Afdeling IV. - De evaluatieraad en de procedure voor de evaluatieraad
Art. 36. Iedere hiërarchische meerdere met een rang ten minste gelijk aan die
van korpscommandant die oordeelt dat ten aanzien van een lid van het varend
personeel dat behoort tot een andere categorie dan die bedoeld in artikel 23,
een schorsing of een schrapping als lid van het varend personeel moet worden
uitgesproken, maakt een gedetailleerd verslag op dat een uiteenzetting van de
feiten en een advies omvat over hun ernst, alsook voorstellen inzake de
uitspraak van een schorsing of een schrapping.
Art. 37. Van het verslag wordt kennis gegeven aan de betrokken militair. Hij kan
er binnen de vijf werkdagen die volgen op de kennisgeving een verweerschrift aan
toevoegen.
Iedere beschouwing die de steller van het verslag in verband met dit
verweerschrift nodig mocht achten toe te voegen, wordt ter kennis van de
betrokken militair gebracht. Deze beschikt over een nieuwe termijn van vijf
werkdagen om, als hij dit wenst, een aanvullend verweerschrift in te dienen.
Deze verweerschriften moeten bij ter post aangetekende brief of ingeschreven bij
de dienst der militaire estafetten aan de steller van het inleidende verslag
worden verzonden.
Het dossier waarbij een inventaris van de stukken gevoegd is, wordt aan de DGHR
gezonden.
Art. 38. § 1. Na ontvangst van het in artikel 37, vierde lid, bedoelde dossier
stelt de DGHR een informatieraad samen die tot taak heeft een omstandig verslag
op te maken.
§ 2. De informatieraad is samengesteld uit een voorzitter en twee andere leden,
of hun plaatsvervanger, allen leden van het varend personeel.
De voorzitter van de informatieraad wordt aangewezen uit de opperofficieren of
de hoofdofficieren.
De leden van de informatieraad moeten een hogere graad hebben dan de betrokken
militair of meer anciënniteit in dezelfde graad.
De voorzitter en de leden van de informatieraad moeten de grondige kennis hebben
van de taal van de betrokken militair.
Minstens één lid van de informatieraad moet lid zijn van dezelfde categorie van
het varend personeel als de betrokken militair en, in voorkomend geval, houder
zijn van hetzelfde brevet.

◆ Jouw opdrachten ◆
1: Vertaal deze zin uit de leestekst naar het Engels: "De voorzitter van de informatieraad wordt aangewezen uit de opperofficieren of de hoofdofficieren."
2: Neem uit de leestekst woordelijk over, beginnend bij "Art. 38. § 1." en doorlopend tot en met "op te maken.".
Voor het werk met de leestekst heb je de regels niet nodig.

(Brongegevens)
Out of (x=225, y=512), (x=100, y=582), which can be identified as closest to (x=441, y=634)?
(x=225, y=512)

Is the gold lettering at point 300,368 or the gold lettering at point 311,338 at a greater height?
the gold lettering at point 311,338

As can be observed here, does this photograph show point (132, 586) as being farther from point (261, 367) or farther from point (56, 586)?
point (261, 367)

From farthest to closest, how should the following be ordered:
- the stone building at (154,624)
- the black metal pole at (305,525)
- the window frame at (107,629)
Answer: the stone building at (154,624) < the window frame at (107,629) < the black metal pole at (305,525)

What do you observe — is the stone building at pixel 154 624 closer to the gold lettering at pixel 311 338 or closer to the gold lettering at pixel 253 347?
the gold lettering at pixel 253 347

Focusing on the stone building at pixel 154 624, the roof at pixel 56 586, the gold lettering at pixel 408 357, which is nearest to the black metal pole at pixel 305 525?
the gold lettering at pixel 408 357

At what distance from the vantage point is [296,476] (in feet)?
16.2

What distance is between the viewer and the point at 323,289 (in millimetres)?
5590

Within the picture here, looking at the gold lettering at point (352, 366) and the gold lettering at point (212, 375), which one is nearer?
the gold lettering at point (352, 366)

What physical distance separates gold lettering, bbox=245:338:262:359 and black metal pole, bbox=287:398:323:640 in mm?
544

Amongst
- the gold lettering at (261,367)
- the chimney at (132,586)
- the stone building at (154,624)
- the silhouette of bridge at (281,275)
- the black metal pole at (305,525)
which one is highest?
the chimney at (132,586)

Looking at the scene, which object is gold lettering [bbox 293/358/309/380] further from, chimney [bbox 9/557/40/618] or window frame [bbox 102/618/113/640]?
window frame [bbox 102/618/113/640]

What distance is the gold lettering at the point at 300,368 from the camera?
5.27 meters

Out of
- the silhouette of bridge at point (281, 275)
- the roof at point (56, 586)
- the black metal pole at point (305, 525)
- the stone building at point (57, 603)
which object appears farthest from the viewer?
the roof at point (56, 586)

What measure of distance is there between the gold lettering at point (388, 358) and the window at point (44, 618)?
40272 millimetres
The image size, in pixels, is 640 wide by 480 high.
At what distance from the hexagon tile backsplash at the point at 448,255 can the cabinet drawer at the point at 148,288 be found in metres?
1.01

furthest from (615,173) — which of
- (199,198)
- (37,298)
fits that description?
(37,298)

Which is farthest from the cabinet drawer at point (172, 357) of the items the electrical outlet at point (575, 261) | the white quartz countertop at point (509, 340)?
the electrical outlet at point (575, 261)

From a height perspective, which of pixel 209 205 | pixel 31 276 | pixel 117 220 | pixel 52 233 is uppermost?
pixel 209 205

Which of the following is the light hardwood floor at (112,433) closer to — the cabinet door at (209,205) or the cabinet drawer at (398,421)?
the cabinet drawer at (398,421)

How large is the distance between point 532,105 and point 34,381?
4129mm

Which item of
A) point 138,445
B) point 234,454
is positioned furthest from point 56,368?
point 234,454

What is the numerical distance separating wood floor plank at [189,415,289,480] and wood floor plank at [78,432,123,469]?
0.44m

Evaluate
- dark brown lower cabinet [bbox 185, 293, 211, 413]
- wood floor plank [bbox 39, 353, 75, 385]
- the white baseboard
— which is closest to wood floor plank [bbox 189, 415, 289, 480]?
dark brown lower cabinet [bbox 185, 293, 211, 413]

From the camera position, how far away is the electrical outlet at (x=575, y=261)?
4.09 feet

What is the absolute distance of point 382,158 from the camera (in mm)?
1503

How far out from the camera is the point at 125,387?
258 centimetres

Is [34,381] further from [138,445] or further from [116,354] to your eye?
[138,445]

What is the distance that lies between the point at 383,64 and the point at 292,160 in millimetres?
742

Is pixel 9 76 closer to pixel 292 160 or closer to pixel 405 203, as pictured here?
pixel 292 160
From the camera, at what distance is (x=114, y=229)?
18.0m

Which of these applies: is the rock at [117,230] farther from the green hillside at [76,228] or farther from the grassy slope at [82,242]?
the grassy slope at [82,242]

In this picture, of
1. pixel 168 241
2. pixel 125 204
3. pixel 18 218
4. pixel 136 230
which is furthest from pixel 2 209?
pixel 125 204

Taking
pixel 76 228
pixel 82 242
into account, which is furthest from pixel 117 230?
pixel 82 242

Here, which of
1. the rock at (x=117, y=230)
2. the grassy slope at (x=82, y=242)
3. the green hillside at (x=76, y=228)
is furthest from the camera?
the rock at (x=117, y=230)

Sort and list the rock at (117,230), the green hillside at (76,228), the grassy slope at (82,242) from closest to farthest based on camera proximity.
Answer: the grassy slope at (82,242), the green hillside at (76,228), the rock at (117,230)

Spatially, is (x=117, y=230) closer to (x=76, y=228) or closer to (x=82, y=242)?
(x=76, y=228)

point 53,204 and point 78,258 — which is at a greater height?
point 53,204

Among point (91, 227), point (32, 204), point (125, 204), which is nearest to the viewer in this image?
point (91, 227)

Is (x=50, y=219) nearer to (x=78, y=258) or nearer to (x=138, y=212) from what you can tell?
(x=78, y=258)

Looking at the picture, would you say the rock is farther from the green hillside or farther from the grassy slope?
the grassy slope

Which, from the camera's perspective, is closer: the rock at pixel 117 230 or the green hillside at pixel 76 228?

◆ Opgeloste opgaven ◆
1: The chairman of the information board is appointed from among the general officers or the senior officers.

2:
Art. 38. § 1. Na ontvangst van het in artikel 37, vierde lid, bedoelde dossier
stelt de DGHR een informatieraad samen die tot taak heeft een omstandig verslag
op te maken.